続いて、《アンバサダーしているDiorで購入したなら、接客したDiorのショップスタッフのミスでは?若い男性は冠婚葬祭の経験少ないですし》という声。
批判は確かにある。しかしその矛先は永瀬本人よりも、「教えなかった事務所スタッフ」「適切なアドバイスをしなかったディオールの店員」「注意しなかった友人」——つまり、本人よりも周囲の人たちへ向いている。
まったく逆の例もある。筆者が先日寄稿した、女優・モデルの三吉彩花(29歳)のタトゥー公表をめぐる炎上。
三吉へのコメント上位に並んでいたのは「役が限られる」「仕事への影響が心配」という、本人のキャリア判断への採点・値踏みだった。
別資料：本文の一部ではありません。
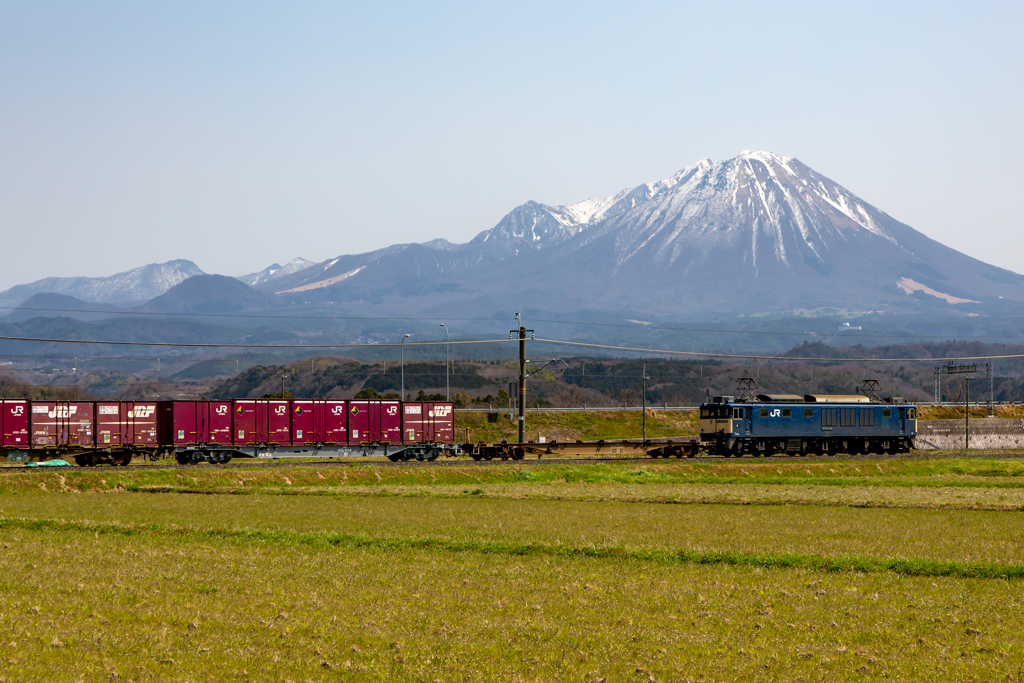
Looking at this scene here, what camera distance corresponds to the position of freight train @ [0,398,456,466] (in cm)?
5675

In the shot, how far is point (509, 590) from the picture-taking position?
20047mm

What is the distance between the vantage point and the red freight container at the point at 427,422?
6700 centimetres

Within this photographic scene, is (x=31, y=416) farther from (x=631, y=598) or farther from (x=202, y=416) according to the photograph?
(x=631, y=598)

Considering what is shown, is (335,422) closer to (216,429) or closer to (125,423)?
(216,429)

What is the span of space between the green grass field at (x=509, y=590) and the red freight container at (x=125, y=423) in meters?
17.7

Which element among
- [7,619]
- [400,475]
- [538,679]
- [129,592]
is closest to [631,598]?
[538,679]

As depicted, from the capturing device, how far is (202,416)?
60219mm

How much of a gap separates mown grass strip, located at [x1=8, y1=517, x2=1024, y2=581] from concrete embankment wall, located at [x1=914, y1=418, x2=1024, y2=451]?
68.0 metres

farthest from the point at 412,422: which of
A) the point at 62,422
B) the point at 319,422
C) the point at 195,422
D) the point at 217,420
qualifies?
the point at 62,422

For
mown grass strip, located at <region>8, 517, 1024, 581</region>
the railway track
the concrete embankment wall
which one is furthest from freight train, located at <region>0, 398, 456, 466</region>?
the concrete embankment wall

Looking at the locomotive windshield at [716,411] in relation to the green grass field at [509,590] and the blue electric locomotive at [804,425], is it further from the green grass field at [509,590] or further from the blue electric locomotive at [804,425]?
the green grass field at [509,590]

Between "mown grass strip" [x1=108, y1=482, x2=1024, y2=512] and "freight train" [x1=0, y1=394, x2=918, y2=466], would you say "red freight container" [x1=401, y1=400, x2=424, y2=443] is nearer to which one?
"freight train" [x1=0, y1=394, x2=918, y2=466]

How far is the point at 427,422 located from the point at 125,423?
791 inches

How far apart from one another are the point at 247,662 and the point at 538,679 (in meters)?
4.42
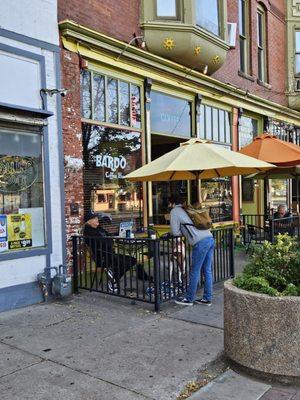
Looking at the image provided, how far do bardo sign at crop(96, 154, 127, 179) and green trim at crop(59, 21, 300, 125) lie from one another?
189 centimetres

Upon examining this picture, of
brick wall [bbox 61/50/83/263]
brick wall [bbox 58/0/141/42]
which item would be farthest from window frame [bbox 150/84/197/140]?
brick wall [bbox 61/50/83/263]

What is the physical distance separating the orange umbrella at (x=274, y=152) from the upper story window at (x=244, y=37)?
475 centimetres

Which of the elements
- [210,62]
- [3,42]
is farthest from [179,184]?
[3,42]

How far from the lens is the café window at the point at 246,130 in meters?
13.4

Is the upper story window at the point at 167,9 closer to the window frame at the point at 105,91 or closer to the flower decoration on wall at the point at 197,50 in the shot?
the flower decoration on wall at the point at 197,50

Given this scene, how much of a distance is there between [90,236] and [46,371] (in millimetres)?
3134

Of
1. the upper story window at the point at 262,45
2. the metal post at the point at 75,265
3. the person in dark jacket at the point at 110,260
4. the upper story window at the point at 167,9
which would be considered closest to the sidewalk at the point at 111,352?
the person in dark jacket at the point at 110,260

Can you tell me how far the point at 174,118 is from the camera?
10.6 meters

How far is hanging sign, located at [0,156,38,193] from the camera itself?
21.1ft

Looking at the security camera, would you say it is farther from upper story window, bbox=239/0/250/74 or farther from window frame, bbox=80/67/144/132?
upper story window, bbox=239/0/250/74

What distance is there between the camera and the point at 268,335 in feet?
13.1

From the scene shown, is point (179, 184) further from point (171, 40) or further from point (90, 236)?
point (90, 236)

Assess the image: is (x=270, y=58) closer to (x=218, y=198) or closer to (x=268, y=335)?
(x=218, y=198)

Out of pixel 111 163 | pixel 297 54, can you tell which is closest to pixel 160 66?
pixel 111 163
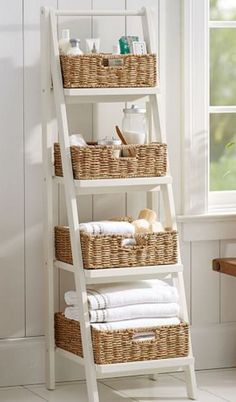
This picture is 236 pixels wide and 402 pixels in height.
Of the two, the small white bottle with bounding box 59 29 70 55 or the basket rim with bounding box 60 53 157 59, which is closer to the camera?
the basket rim with bounding box 60 53 157 59

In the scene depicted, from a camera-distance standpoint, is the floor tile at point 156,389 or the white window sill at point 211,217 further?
the white window sill at point 211,217

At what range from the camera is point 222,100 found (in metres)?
4.12

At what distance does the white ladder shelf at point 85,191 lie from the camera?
340cm

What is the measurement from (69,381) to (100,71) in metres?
1.26

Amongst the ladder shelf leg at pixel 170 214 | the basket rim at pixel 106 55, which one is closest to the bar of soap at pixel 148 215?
the ladder shelf leg at pixel 170 214

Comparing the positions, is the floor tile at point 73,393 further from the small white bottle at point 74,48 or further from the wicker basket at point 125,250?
the small white bottle at point 74,48

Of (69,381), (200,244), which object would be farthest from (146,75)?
(69,381)

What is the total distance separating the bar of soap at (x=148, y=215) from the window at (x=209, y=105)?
0.34m

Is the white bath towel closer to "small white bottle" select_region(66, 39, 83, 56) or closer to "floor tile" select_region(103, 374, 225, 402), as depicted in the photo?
"floor tile" select_region(103, 374, 225, 402)

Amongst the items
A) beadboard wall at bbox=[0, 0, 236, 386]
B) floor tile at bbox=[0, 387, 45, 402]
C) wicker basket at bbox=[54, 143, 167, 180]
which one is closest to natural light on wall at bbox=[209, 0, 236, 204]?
beadboard wall at bbox=[0, 0, 236, 386]

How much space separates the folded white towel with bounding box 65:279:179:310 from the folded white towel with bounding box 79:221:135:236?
21 centimetres

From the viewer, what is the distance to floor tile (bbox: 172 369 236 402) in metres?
3.69

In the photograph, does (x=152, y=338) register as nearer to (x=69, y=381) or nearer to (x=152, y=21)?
(x=69, y=381)

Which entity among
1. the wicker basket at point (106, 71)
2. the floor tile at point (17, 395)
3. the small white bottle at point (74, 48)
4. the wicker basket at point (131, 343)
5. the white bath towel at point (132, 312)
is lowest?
the floor tile at point (17, 395)
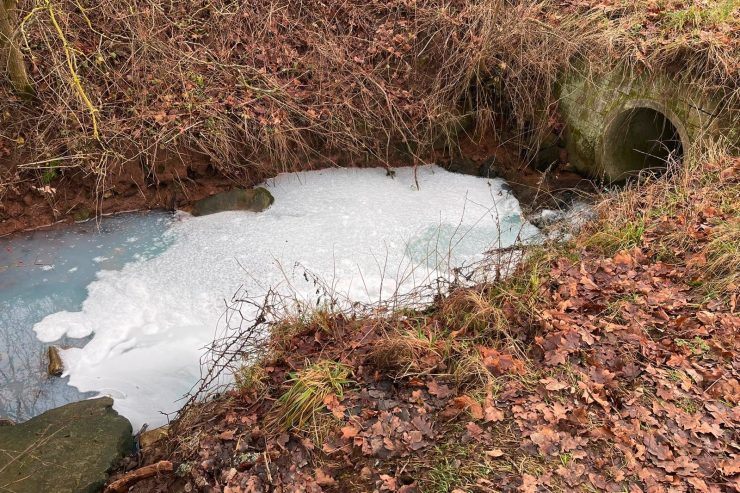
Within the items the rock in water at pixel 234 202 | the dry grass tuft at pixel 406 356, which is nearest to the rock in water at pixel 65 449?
the dry grass tuft at pixel 406 356

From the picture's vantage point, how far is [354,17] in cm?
659

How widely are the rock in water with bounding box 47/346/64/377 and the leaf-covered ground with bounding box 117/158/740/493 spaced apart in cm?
117

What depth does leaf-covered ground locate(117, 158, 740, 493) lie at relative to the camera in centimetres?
281

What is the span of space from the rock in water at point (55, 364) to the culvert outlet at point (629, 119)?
18.2ft

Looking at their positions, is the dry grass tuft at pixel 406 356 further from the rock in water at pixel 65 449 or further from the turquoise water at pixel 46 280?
the turquoise water at pixel 46 280

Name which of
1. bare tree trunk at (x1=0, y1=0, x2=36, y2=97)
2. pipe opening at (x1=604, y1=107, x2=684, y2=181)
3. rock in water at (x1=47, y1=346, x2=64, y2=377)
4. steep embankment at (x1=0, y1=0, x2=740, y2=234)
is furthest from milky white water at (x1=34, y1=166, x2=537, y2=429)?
bare tree trunk at (x1=0, y1=0, x2=36, y2=97)

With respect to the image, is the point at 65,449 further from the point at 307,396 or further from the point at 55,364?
the point at 307,396

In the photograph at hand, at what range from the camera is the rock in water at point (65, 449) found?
3193 millimetres

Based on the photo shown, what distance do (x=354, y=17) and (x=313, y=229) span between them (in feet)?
9.25

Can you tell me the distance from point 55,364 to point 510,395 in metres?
3.28

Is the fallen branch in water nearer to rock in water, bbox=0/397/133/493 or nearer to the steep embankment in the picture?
rock in water, bbox=0/397/133/493

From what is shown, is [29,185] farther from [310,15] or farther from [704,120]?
[704,120]

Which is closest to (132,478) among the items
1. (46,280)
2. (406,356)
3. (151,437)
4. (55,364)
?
(151,437)

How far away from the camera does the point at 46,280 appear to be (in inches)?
188
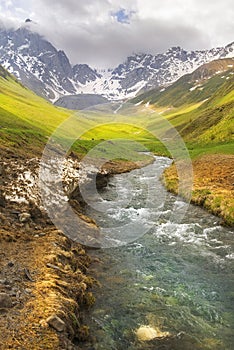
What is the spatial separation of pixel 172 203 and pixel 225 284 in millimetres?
22051

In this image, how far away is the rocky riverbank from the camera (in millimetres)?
14289

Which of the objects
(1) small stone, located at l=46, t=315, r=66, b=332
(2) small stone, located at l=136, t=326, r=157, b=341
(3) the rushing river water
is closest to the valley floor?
(1) small stone, located at l=46, t=315, r=66, b=332

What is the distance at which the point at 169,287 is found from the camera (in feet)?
70.9

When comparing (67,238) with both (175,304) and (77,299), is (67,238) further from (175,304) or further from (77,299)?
(175,304)

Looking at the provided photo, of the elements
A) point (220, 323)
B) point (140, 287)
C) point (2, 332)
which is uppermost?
point (220, 323)

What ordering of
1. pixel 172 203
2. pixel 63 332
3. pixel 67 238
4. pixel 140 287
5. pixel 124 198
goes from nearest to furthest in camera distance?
1. pixel 63 332
2. pixel 140 287
3. pixel 67 238
4. pixel 172 203
5. pixel 124 198

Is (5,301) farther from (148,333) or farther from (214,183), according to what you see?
(214,183)

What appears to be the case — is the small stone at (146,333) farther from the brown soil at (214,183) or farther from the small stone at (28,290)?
the brown soil at (214,183)

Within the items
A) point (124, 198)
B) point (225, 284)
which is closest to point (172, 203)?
point (124, 198)

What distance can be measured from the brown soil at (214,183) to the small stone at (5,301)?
77.6 feet

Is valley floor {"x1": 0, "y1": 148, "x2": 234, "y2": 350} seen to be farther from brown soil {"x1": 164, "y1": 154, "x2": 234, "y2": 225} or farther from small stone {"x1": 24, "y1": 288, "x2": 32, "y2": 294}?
brown soil {"x1": 164, "y1": 154, "x2": 234, "y2": 225}

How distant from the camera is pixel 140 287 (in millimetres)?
21547

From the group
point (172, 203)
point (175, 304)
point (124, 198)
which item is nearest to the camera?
point (175, 304)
批判の形が、永瀬の件とは明確に異なる。
脳は「黒」を意識より先に処理する
なぜ同じ「見た目マナー」をめぐる騒動でも、批判の形が変わるのか。そしてそもそも、なぜ私たちは見知らぬ他人の見た目マナーを指摘せずにいられないのか。
この現象は、偶然ではない。進化心理学と行動科学によれば、明快な答えを持っている。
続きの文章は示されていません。